Elitler Sınıfı - Cilt 18 - Bölüm 15 - Yüzleşme
Keyaki Alışveriş Merkezi’ne giden caddenin ortasında bir erkek ve bir kız karşı karşıya duruyordu. Festival için ön hazırlıklar çoktan başlamıştı ve bu civarda görülebilecek hiçbir öğrenci yoktu.
“Sonunda konuşabiliriz, Yagami-kun.”
“Biz festivale hazırlanırken bizi basacağını düşünmemiştim.”
“Yoksa seni yakalayamazdım. Sanki benden kaçıyor gibiydin.”
Temas kurduktan sonra bile Yagami, durumu yerinde tartışmayı reddederek Kushida’yı bu yere gelmeye zorladı.
“Karşılaşmamış olmamız sadece bir tesadüf. Bu arada, görünüşe göre odamı birkaç kez ziyaret etmişsin. Üzgünüm, uzaktaydım.”

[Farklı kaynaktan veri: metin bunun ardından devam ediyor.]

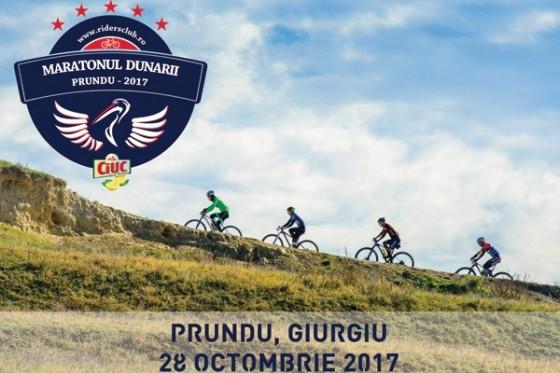 Maratonul_Dunarii_MTB_XC_Prundu_Giurgiu_1486226283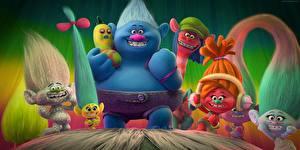 Desktop hintergrundbilder Troll (Mythologie) Trolls World Tour 2020 Zeichentrickfilm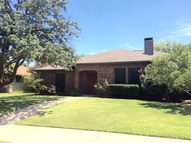 120 Simmons Drive Coppell TX, 75019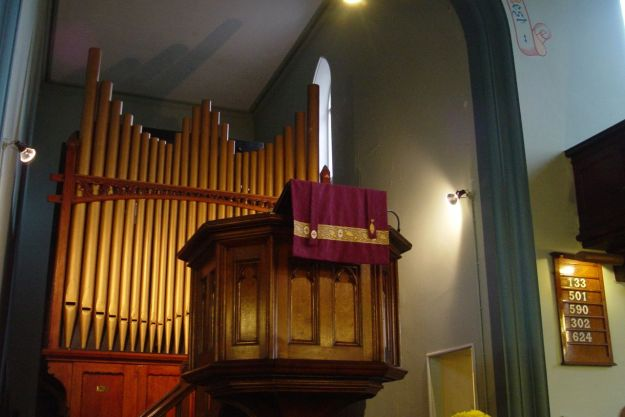 Every six moths the church organ needs maintaining to keep its pipes in working order.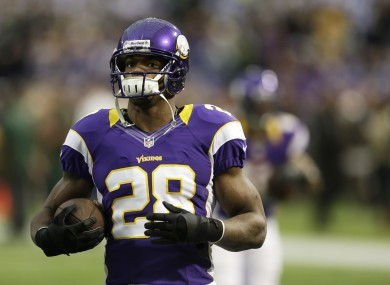 Adrian Peterson was a fantasy football stud last year but can he repeat it this season?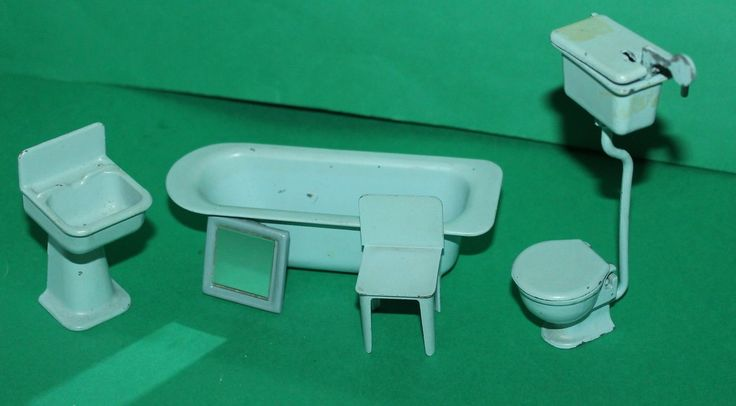 Vintage Dolls House Metal Bathroom Suite Ref KM1229 | eBay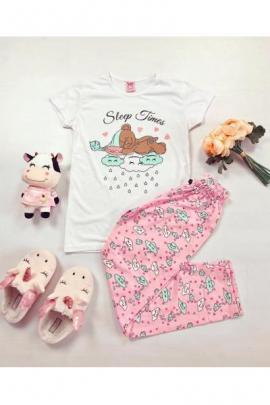 https://www.just4girls.ro/pijama-dama-ieftina-bumbac-cu-pantaloni-lungi-roz-si-tricou-alb-cu-imprimeu-ursulet-sleep-time-98216.html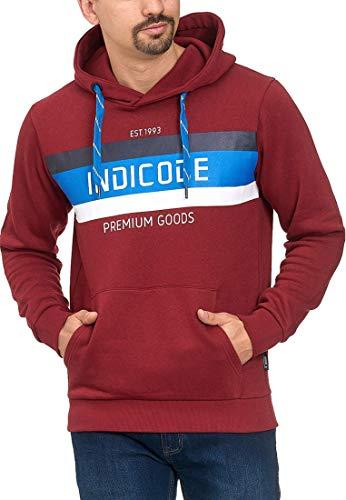 Indicode Heren Crescent Sweatshirt Met Capuchon | Warme Hoodie Sportieve Trui Met Capuchon Moderne Sweatshirt Met Capuchon Heren Trui Hooded Sweater Trui Voor Mannen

Her ikisi de gülümsemelerini kaybetmeden diyaloglarına devam ettiler. Birisi kenardan ikisine şahit olsaydı, sahne dostça bir şakalaşma gibi görünürdü.
“Gerçekten uzakta mıydın? Yoksa telesekreteri beni taciz etmek için mi kullanıyordun?”
“Uzak kalmak mı? Bunu neden yapayım ki? Bir tür yanlış anlaşılma var gibi görünüyor.”
“Yanlış anlaşılma falan yok.”
Yagami’nin durumun gerçekliğini kavramasına izin vermemesine sinirlenen Kushida kendi başına öne çıktı.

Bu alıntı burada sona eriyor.